-- PROMPT --
The records below must be duplicated exactly, character for character.
++++++
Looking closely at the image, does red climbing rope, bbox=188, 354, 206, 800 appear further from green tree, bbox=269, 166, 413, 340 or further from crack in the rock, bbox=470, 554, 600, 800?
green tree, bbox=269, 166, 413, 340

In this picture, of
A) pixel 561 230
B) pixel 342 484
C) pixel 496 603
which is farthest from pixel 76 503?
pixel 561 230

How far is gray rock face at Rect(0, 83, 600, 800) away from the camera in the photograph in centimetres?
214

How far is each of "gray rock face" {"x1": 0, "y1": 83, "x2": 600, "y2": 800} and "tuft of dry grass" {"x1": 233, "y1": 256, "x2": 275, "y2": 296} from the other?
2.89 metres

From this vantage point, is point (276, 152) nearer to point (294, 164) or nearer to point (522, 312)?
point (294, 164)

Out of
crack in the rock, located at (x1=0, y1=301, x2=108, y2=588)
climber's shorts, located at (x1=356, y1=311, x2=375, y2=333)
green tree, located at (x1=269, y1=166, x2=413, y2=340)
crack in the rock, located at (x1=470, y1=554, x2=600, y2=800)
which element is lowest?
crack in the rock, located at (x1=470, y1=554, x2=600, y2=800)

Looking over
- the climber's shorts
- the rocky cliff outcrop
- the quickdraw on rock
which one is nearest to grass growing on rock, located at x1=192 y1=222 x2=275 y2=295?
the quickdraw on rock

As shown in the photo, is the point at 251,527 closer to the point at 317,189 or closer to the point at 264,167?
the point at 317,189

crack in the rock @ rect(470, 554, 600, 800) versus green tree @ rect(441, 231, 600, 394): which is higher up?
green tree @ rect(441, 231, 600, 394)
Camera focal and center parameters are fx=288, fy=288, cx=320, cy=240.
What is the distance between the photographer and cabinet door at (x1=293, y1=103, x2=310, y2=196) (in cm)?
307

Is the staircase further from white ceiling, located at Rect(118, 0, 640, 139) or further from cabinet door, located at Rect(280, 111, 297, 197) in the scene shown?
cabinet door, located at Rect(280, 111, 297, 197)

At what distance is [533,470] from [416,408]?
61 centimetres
++++++
-- EXPECTED ANSWER --
Looking closely at the image, does red climbing rope, bbox=188, 354, 206, 800 appear further from green tree, bbox=269, 166, 413, 340 or further from crack in the rock, bbox=470, 554, 600, 800?
green tree, bbox=269, 166, 413, 340

In this picture, of
A) pixel 561 230
B) pixel 342 484
C) pixel 496 603
which is farthest from pixel 76 503?
pixel 561 230

How far is gray rock face at Rect(0, 83, 600, 800) away from the camera in the photograph in centimetres?
214

How far is each of "gray rock face" {"x1": 0, "y1": 83, "x2": 600, "y2": 800} and "tuft of dry grass" {"x1": 233, "y1": 256, "x2": 275, "y2": 296} from the other?
2.89 metres

From this vantage point, is point (276, 152) nearer to point (294, 164) or nearer to point (522, 312)?
point (294, 164)

Out of
crack in the rock, located at (x1=0, y1=301, x2=108, y2=588)
climber's shorts, located at (x1=356, y1=311, x2=375, y2=333)
green tree, located at (x1=269, y1=166, x2=413, y2=340)
crack in the rock, located at (x1=470, y1=554, x2=600, y2=800)
which element is lowest?
crack in the rock, located at (x1=470, y1=554, x2=600, y2=800)

Looking over
- the climber's shorts
- the rocky cliff outcrop
- the quickdraw on rock
which one is nearest to grass growing on rock, located at x1=192 y1=222 x2=275 y2=295?
the quickdraw on rock

As shown in the photo, is the point at 251,527 closer to the point at 317,189 or closer to the point at 264,167?
the point at 317,189

crack in the rock @ rect(470, 554, 600, 800) versus green tree @ rect(441, 231, 600, 394): which is higher up?
green tree @ rect(441, 231, 600, 394)
Camera focal and center parameters are fx=288, fy=288, cx=320, cy=240.
What is the distance between the photographer and cabinet door at (x1=293, y1=103, x2=310, y2=196) (in cm)?
307

Is the staircase further from white ceiling, located at Rect(118, 0, 640, 139) or further from cabinet door, located at Rect(280, 111, 297, 197) in the scene shown?
cabinet door, located at Rect(280, 111, 297, 197)

At what distance is [533,470] from [416,408]?
61 centimetres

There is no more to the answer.